Гадание двумя жребиями Алексея Комнина напоминает другой рассказ Анны Комнины о своем отце. Мы считаем не лишним сделать здесь несколько замечаний по поводу этого рассказа. Анна говорит, что когда Алексей отправился в поход против Боэмунда (в 1107 г.), то у Влахернской Богоматери не произошло «обычного чуда»; вследствие того император чрез несколько дней воротился в Константинополь, вошел в храм Богоматери в сопровождении немногих лиц; когда он совершил песнопение и усердное моление, то «обычное чудо» произошло, и таким образом Алексей пустился в поход уже с хорошими надеждами.

* Данные упражнения
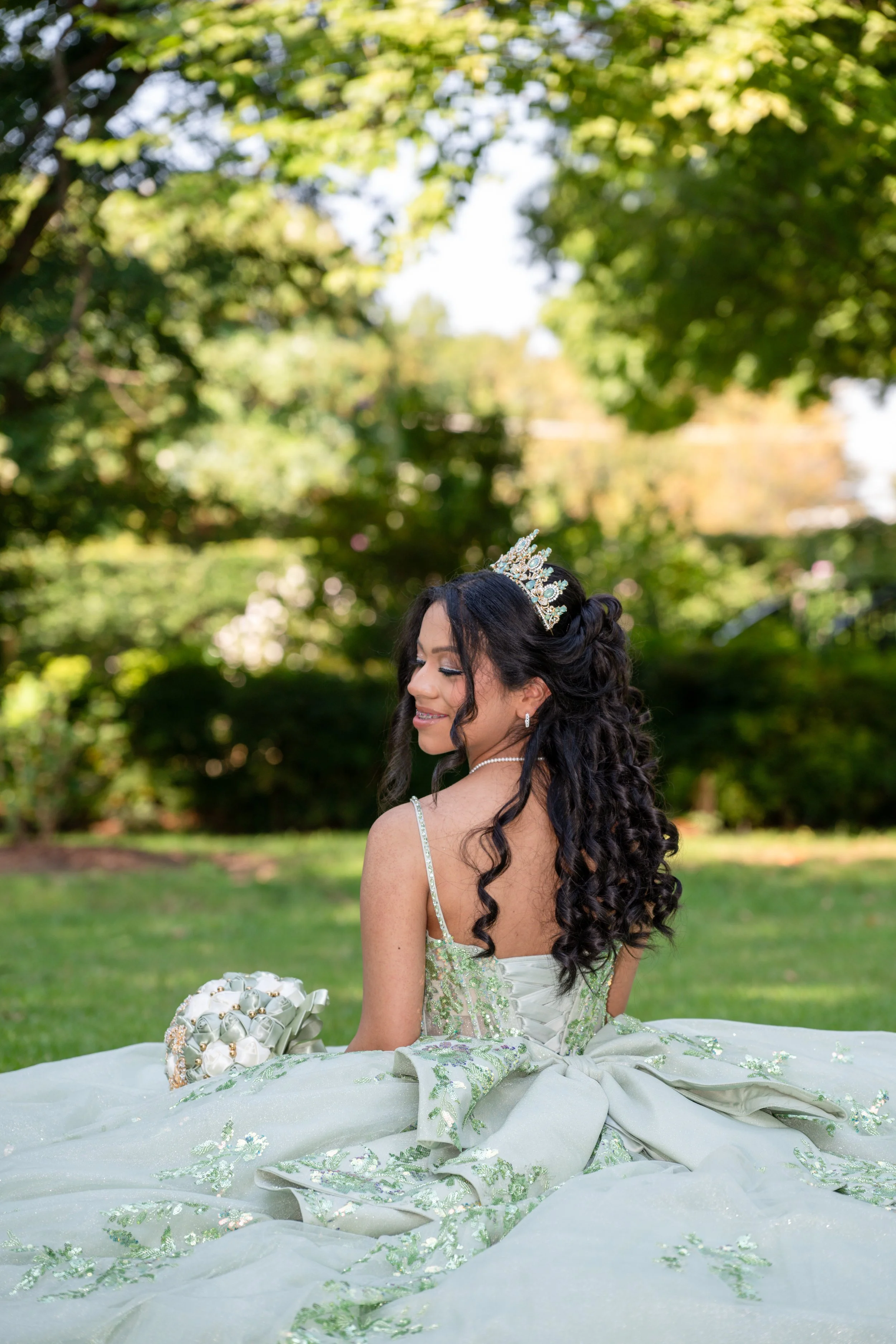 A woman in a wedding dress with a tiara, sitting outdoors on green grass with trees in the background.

* Вопросы для изучения
(a) Назовите всех исторических лиц, упомянутых по имени в исходном тексте о гадании Алексея Комнина.
(b) Напишите продолжение исходного текста о походе Алексея Комнина против Боэмунда, начав сразу после его последнего предложения.
Приведенный материал не связан с исходным текстом и рассматривается отдельно.

* Ответы по заданиям
(a) Алексей Комнин, Анна Комнина, Боэмунд.

(b)
Еще Дюканж [Шарль Дюканж (1610—1688) — французский историк-медиевист и филолог-энциклопедист. Один из основоположников научной византинистики в Европе] указал на сочинение одного знаменитого богослова XII в., принадлежавшего к Парижскому университету, именно Белета, где находится объяснение Влахернского чуда. В 51 главе [сочинения Белеты] мы читаем следующее: «Был некогда в Константинополе в одной церкви образ Святой Девы, пред которым висел некоторый покров, закрывающий его совершенно. Но в пятницу на вечерне этот покров без всякого содействия ниспадал сам собою и божественным чудом как бы поднимался к небу, так что все это могли ясно и вполне видеть; а в субботу, по окончании вечерни, покров нисходил на тот же образ и оставался до следующей пятницы».
Нет никакого сомнения, что именно такого рода чудо разумеется у Анны Комнины. Приняв в расчет четыре дня, которые простоял Алексей в лагере, не в далеком расстоянии от Константинополя, и путь сюда и обратно в столицу, мы получим именно неделю и новую пятницу, когда должно было совершиться «обычное чудо» (не всегда, однако, совершавшееся в свой урочный день). — Прим. авт.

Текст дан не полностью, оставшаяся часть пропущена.